Caesarius menamatkan pendidikan di bidang kedokteran di Konstantinopel. Segera ia menjadi seorang dokter ternama dan terpercaya. Sesungguhnya, Kaisar Konstantius yang tinggal di Kontantinopel, menghendaki Caesarius menjadi dokter pribadinya. Caesarius berterima kasih kepada kaisar, tetapi secara halus menolak. Ia ingin kmbali ke Nazianzen, kota kelahirannya.

Akan tetapi, beberapa waktu kemudian, Caesarius dipanggil kembali untuk melayani kaisar di Konstantinopel. Pada waktu itu adalah seorang yang dikenal dalam sejarah sebagai Julian si murtad. Seorang yang murtad adalah seorang yang mengingkari iman Kristennya. Orang ini mengemban perintah resmi melawan kekristenan. Meski begitu, ia bermaksud membebaskan Caesarius dari hukuman, sebab Caesarius adalah seorang dokter yang amat cakap. Kepada Caesarius ditawarkan kedudukan, harta dan hak-hak istimewa. Ayah maupun saudara Caesarius menasehatinya untuk menolak segala tawaran. Mereka menyarankannya untuk pulang ke rumah dan membuka praktek dokter.

Pada tahun 368, Caesarius nyaris tewas dalam suatu gempa bumi.
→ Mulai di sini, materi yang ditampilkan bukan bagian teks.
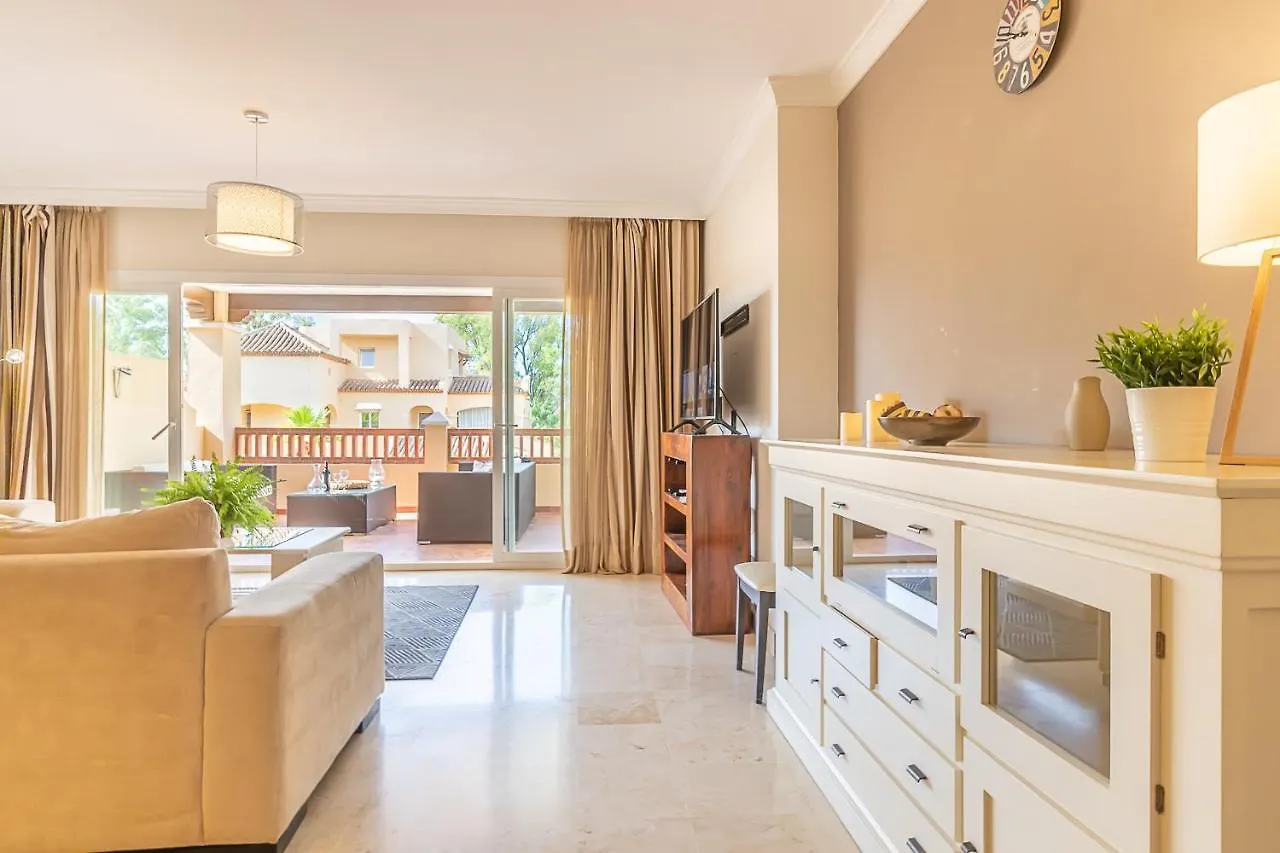 Pool Apartament Marques De Atalaya Apartment Estepona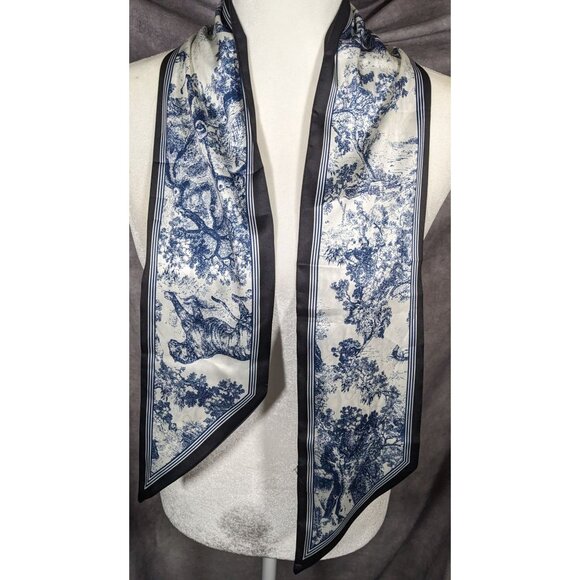 Animal Themed Blue And White Reversible Lightweight Scarf - Picture 6 of 8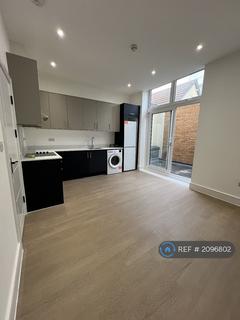 undefined, High St, London, SE20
Ia berhasil lolos tanpa cedera, tetapi amat terguncang oleh kejadian itu. Ia merasa Tuhan mengatakan kepadanya untuk menempuh hidup dalam doa jauh dari keruwetan hidup di istana. Caesarius membagi-bagikan harta miliknya kepada kaum miskin. Ia mulai menempuh hidup dalam doa dan keheningan.

St Caesarius wafat tak lama kemudian pada tahun 369. Homili dalam Misa Pemakamannya disampaikan oleh saudaranya, St Gregorius.